自然公園などに関する委員会を14日開き、宮古諸島など4地域を新たに国立・国定公園候補地とすることを決定した。大規模な指定候補地を有するか▽国民の利用ニーズに応える重要な景観資源▽持続的な保全管理に向けた地域体制の有無―を確認した上で、総合的に判断したという。
梶原健次生涯学習振興課長は「昨年6月に八重干瀬などの国定公園指定について環境省や県に相談した際には、候補地としてテーブルに上がるまで10年はかかると言われていた。今回、国から選ばれたことで実現性が大きく高まったことを歓迎したい」と述べた。
市は八重干瀬周辺の指定を希望していたが環境省は宮古諸島沿岸全域を候補地としており、対象が大きく拡大された。ただし、市は今後国定公園にふさわしい自然環境が維持されているなどの調査や確認が進む中で、指定対象地域が絞られていくと想定している。

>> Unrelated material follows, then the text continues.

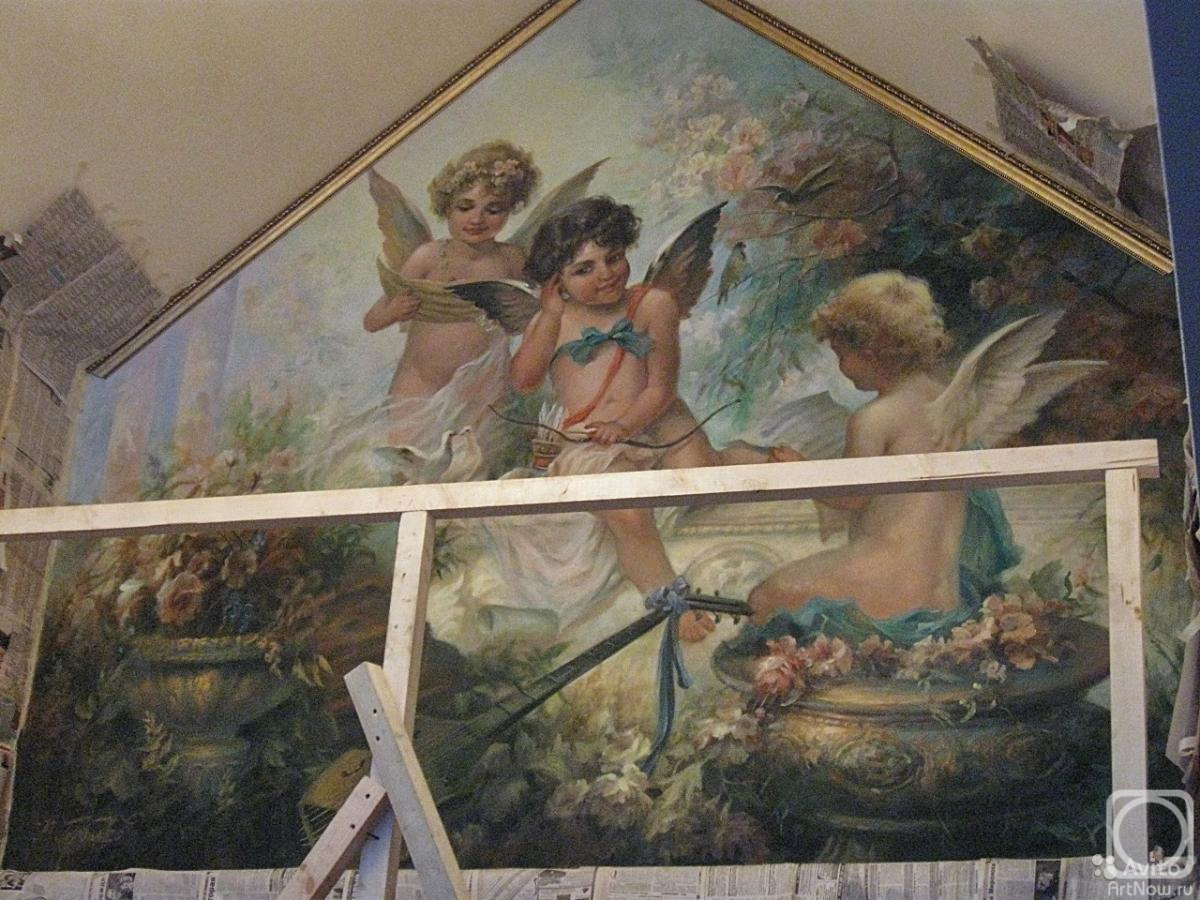 �������� ����. ������� ����� � ������� ����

地域の経済活動との両立に梶原課長は「国定公園になると漁業ができなくなるのではと心配する声もあるが、漁業に対して規制がかからないよう事前に漁業者の意見を伺う。その他の事業についても、自然環境を保全しながら経済活動が持続できるよう調整されるため、事業者の方は安心してほしい」と説明。
市民に対しては「環境の保全と活用が両立し、知名度も上がるため市にとってのメリットは大きいと考えている。国定公園指定に向けた取り組み推進にどうかご理解とご協力を願いたい」と呼び掛けた。